Canada faced a similar situation. With neither Alex Harvey nor Devon Kershaw racing, Kuhn, who didn’t even know he was racing until this morning when Kershaw called in sick, scrambled.

“You could see the pack spread right away, after one kilometer,” he said. “It was a tough 10 k, that’s for sure. I wanted to move up, so I was in third or fourth…I skied for a while but then I was like, ‘I’m not going to win the relay leg.’ [Rickardsson] won the World Cup the week before by 30 seconds, so I just tailed off a little bit, and made it to the finish as best I could.”

Len Valjas skiing the second leg for team Canada.

Newell and Kuhn – two sprinters – skied together for part of the race, before Kuhn dropped his southern neighbor and tagged off in 13th place, 25 seconds ahead of Newell.

The American had other problems to deal with, besides the pace.

“I really couldn’t get any kick,” he said. “So that kind of sucked…On a good day, when I’m feeling good and I can kick my skis, being over two minutes back is kind of unacceptable.”

What happened next in the North American battle was not what most people would have expected. While Kuhn tagged off to Len Valjas, a young sprinter with only five distance starts this year and only one at the World Cup level – the 15 k at World Championships earlier this week, where he finished 48th – the U.S. cued up Kris Freeman, a veteran who has skied a number of strong relay legs in the past.

Kris Freeman (USA) closed a big gap to the Canadian team on the second classic leg.

Freeman looked strong and in control, and caught Valjas six kilometers into their leg. Once he did, Valjas said that it was “a little bit tactical.”

“He tried to gap me up that one big hill there,” Valjas explained. “He put a little gap on me, but I closed it back over the top, on the flats, so I got back on him. We got down [before the next big uphill] and he just stood up and let me go by, and I thought, ‘okay, we’ll play some games here.’ So I went in front and took it easy, and then attacked up the sprint hill. I didn’t gap him, so for the last quarter, I just practically walked… and then, on the last climb, I just really opened it up.

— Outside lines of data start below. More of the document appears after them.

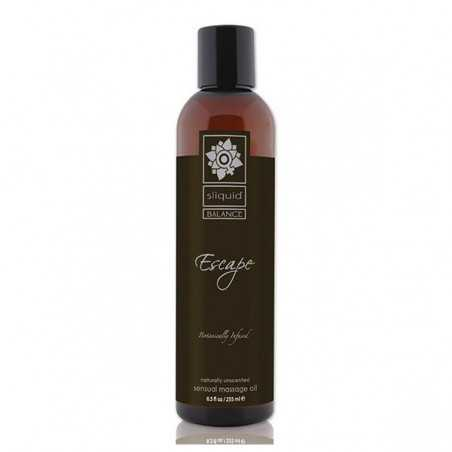 Massage Oil Escape Sliquid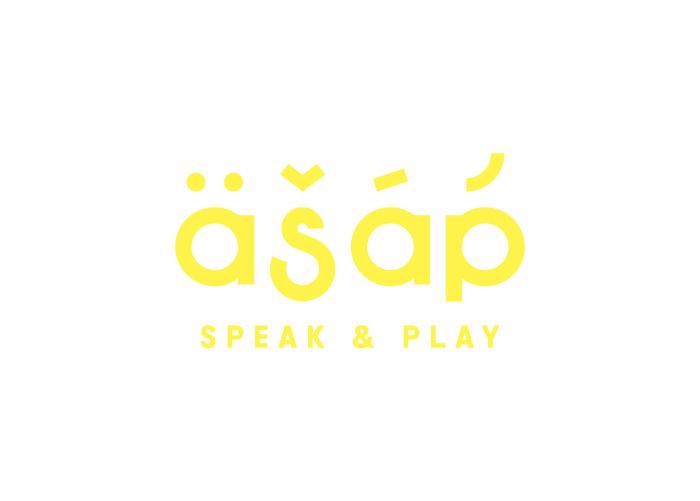 prezentacja-asap-sm-07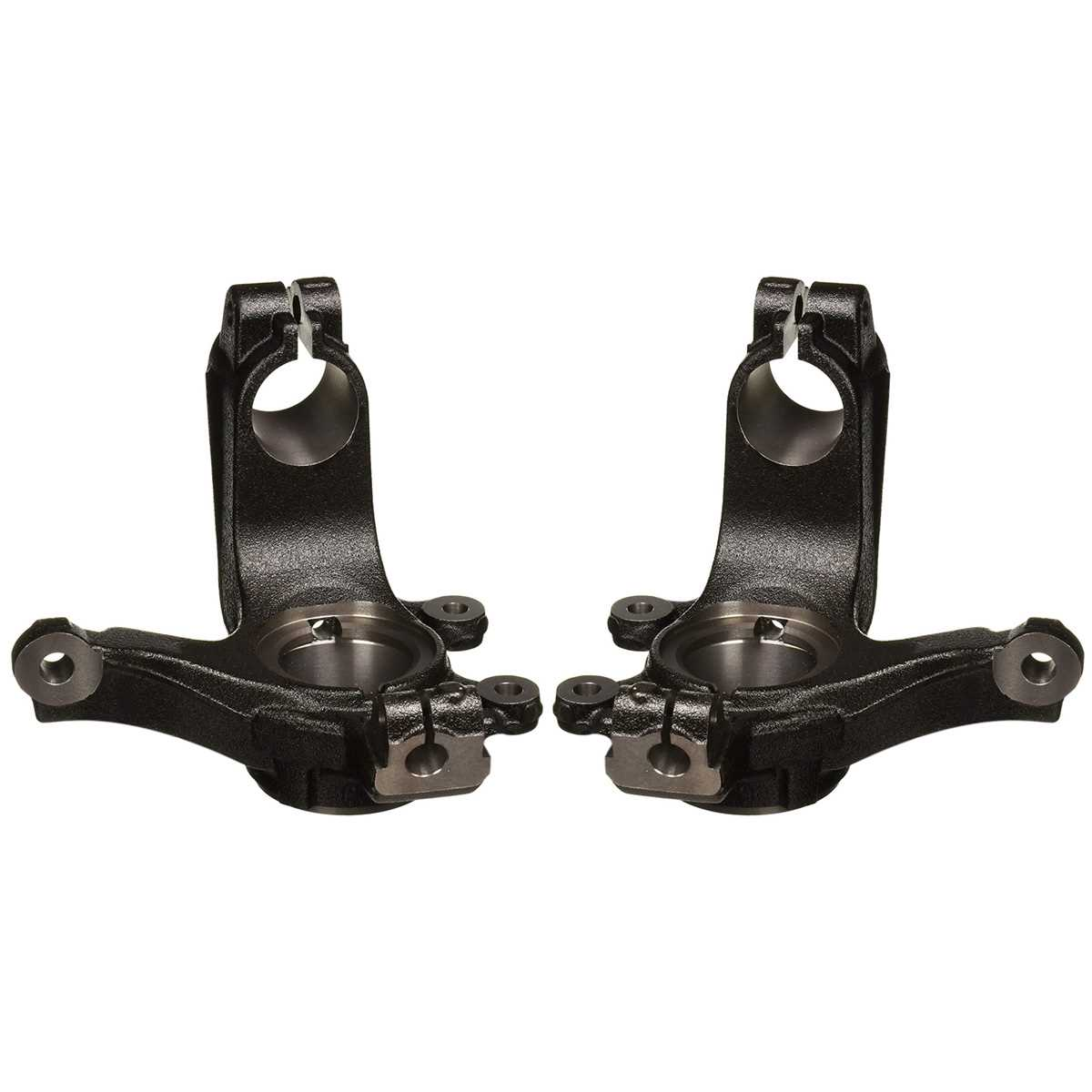 AutoShack KN798068PR Rear Steering Knuckle without Bearing Pair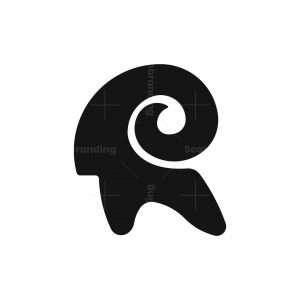 R Ram Logo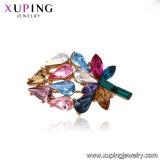 El rodio moda diseño de flor hojas de los cristales de Swarovski joyas Brooch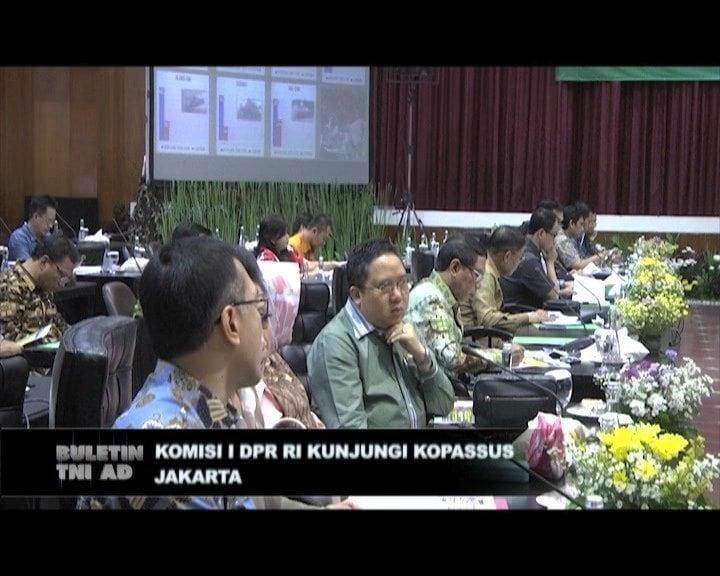 BULETIN TNI AD EPS 84.mov_snapshot_01.16_[2016.03.21_14.04.52]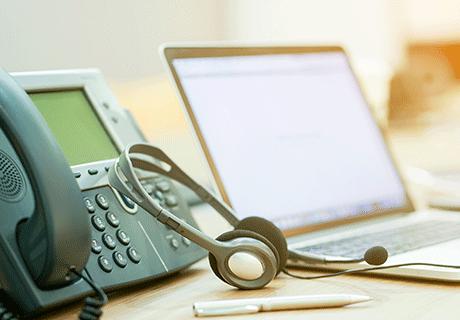 コールセンター業務効率化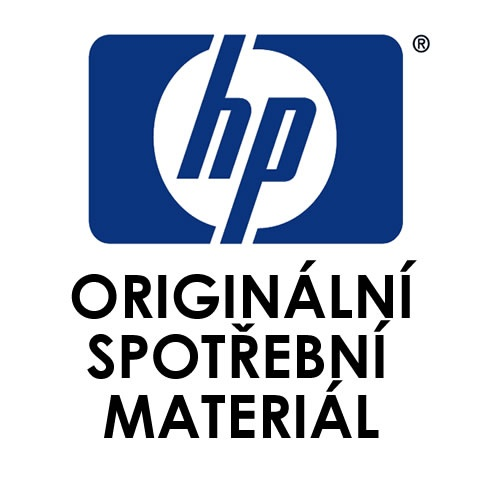 Tonerová cartridge HP LaserJeT, black, Q5949X - STARÝ DESIGN KRABICE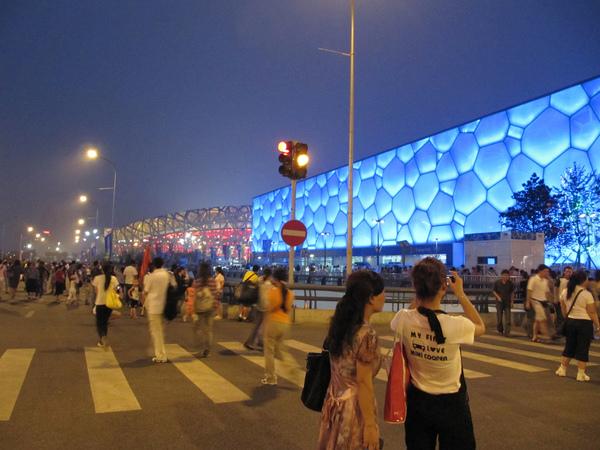 北京 - 水立方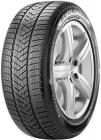зимние шины Pirelli Scorpion Winter  265/65 R17 112 H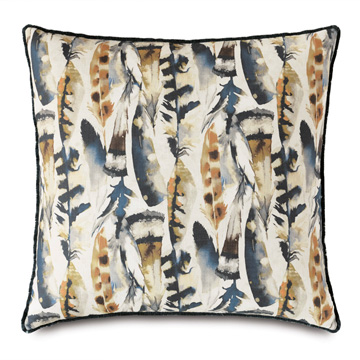 Sprouse Watercolor Euro Sham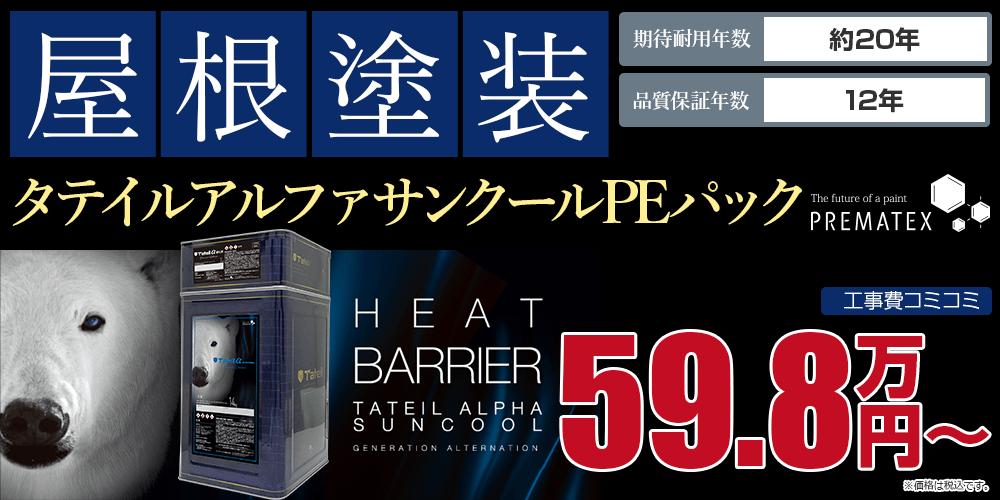 タテイルアルファサンクールPE塗装 59.8万円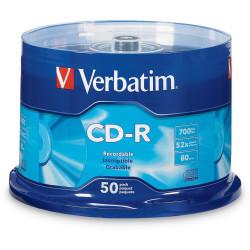 VERBATIM RECORDABLE CD'S CD-R 80Min 52X 50Pk Spindle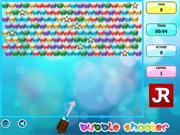 Play Bubble Shooter Maja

“It was fun just to compete with him,” Valjas said.

Valjas ended up tagging off six seconds ahead of Freeman. While he was pleased to have come out on top in the tactical battle, he pointed out that since Freeman had to catch him first, his performance didn’t really count as much of a victory.

Freeman was a gracious competitor, calling the Canadian’s move “impressive.”

“I think Lenny skied pretty well,” Freeman said. “I hope he did, because if he didn’t, then I didn’t.”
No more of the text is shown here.